The Redmond, Wash., software maker is a platinum sponsor of the OSBC (Open-Source Business Conference), being held in San Francisco on Tuesday and Wednesday.
Jason Matusow, director of the Shared Source program at Microsoft Corp., also will give a talk Wednesday afternoon examining the effects of commercialization on open-source software and discussing strategies for adopting source-code licensing in a commercial software organization.
Microsoft, which has rented booth space at the annual LinuxWorld shows on both the East and West Coasts for the past few years, decided not to have a booth presence at this years LinuxWorld show in Boston.
That decision was made because most of the core customers Microsoft wanted to target—corporate IT professionals—simply did not attend the show, Martin Taylor, Linux platform strategist at Microsoft, told eWEEK earlier this year.
“So, there seems to be little to be gained by showing up again,” Taylor said from Redmond. “We just do not know how having a booth would help us get our message out at this point in time. We have pretty much said what we have to say for the moment.”
Microsoft also has attended and sponsored the annual OReilly Open-Source Conference for the past two years and is expected to do so again this year.
In an interview Monday ahead of the OSBC, Matusow agreed with Taylors assessment, telling eWEEK that Microsoft is supporting shows where it is most likely to get its voice and message heard by core customers.
Asked about the companys ongoing participation at open-source conferences in spite of its proprietary software model, Matusow said Microsoft still has lessons to learn from the open-source process and community.
But he added that the company will continue to aggressively compete with the Linux operating-system vendors as well as with the database and tools vendors.
Matusow said Microsofts Shared Source model has worked well for it and that there are no plans to change that approach. “There are some 1.5 million developers involved in our 20-odd Shared Source programs, and that is just the start.
“We are targeting other markets like academia, and we feel that our strategy toward shared source over the past four years was the right one and has worked well for us,” he said.
Microsoft has learned a number of lessons through its Shared Source program over the past four years, Matusow said, including that source-code access can be very beneficial or entirely irrelevant, depending on customers needs.
“But what we found in general was that offering access to our source code to end users results in greater trust as a result of the increased transparency involved,” he said.

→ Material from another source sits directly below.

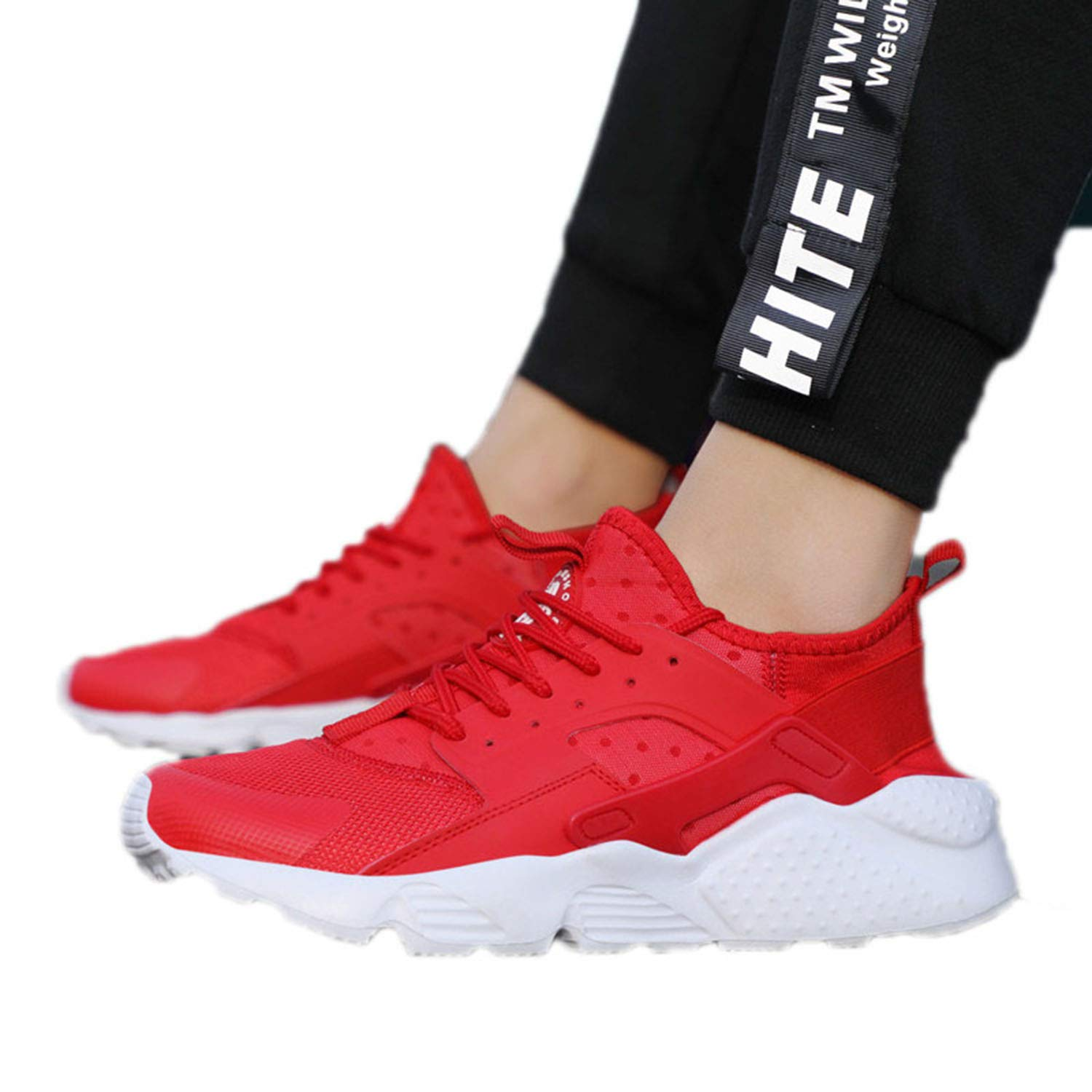 Amazon.com   Shoes Men Sneakers Summer Trainers Ultra Boosts Casual Shoes Sapato 1627red 1627red   Shoes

Microsoft also has learned that reference mechanisms hold great value and that providing code for review can be a powerful tool. Being flexible around licensing is also important, as one license does not fit all, Matusow said.

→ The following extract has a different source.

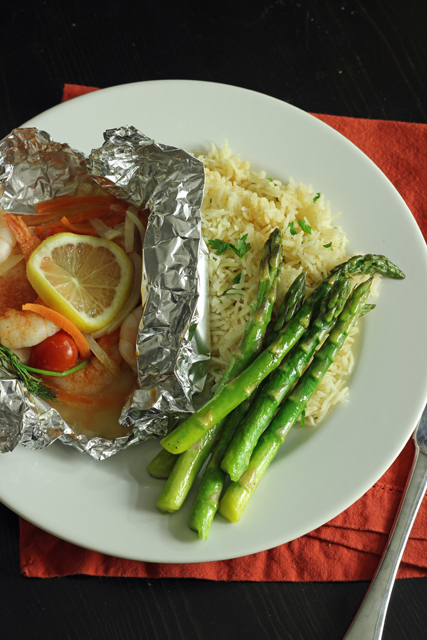 Easy Fish & Shrimp Packets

Next Page: Downloads versus contributions.
Downloads
The majority of enterprises, OEMs, system integrators, global governments and Microsoft MVPs (Most Valued Professionals) do not want access to Windows source code, Matusow said. He cited the fact that of the 6,700 eligible to view Windows source code, only 450 organizations with a total of about 1,000 engineers are doing so. This breaks down to roughly 50 enterprise customers, most with several engineers looking at the code; about 200 MVPs; 40 governments; and 60 system integrators and OEMs.

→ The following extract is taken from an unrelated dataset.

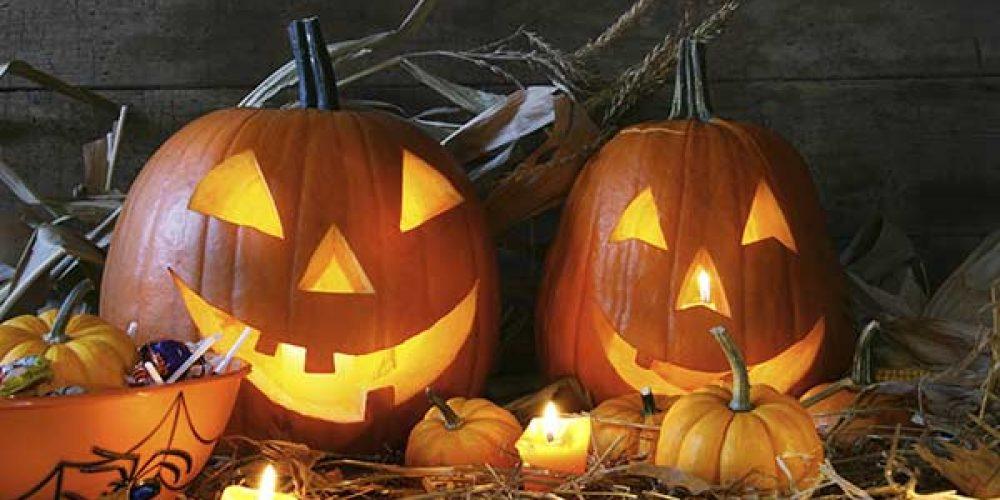 Deutschland feiert Halloween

Matusow said it has been interesting to look at the number of downloads of open code versus the number of active contributors to the companys WiX (Windows Installer XML) project, a tool set that builds Windows installation packages from XML source code.
This project was very helpful to Microsoft as it was a collaborative environment, he said. But while there have been some 120,000 downloads of the code since it was released last April, only about 30 people were actively contributing to the project, he added.
With regard to the Windows Template Library, a library for developing Windows applications and user interface components, there have been about 30,000 code downloads.
Meanwhile, there have been 13,000 downloads for its FlexWiki experimental collaboration tool based on WikiWiki, which is a tool for collaborating on common Web pages. There was also only a small group of contributors to both of these projects, he said.
All three of the projects are licensed under the OSI (Open Source Initiative)-approved CPL (Common Public License).
By contrast, there have been more than 250,000 downloads of the CE.Net and CE 5.0 source code, which gave access to most of the core operating system under the Shared Source premium distribution license and to which the developer owned the copyright to the derivative licenses, Matusow said.
Microsoft also released the IronPython 0.6 source code under the CPL last year. But this month it released IronPython 0.7.1—the early, prealpha release of the new implementation of the Python programming language running on .Net—as a free download.
It is now licensed under the Shared Source License for IronPython and not under the Common Public License Version 1.0 under which IronPython 0.6 was licensed. Matusow said the inclusion of the source code under the new license was done to encourage the development of extensions and add-ons to the language.
“It is a BSD-style redistribution license that allows code modification and redistribution without the requirement to give those modifications back. We have used this license before on Microsofts GotDotNet workspaces site [Microsofts alternative to SourceForge, the open-source software development Web site],” he said.
Asked why Microsoft has used so many different licenses, Matusow said that while the company is not resistant to using open-source licenses, and has done so with the CPL, the software remains its intellectual property and must be licensed the way Microsoft feels is best.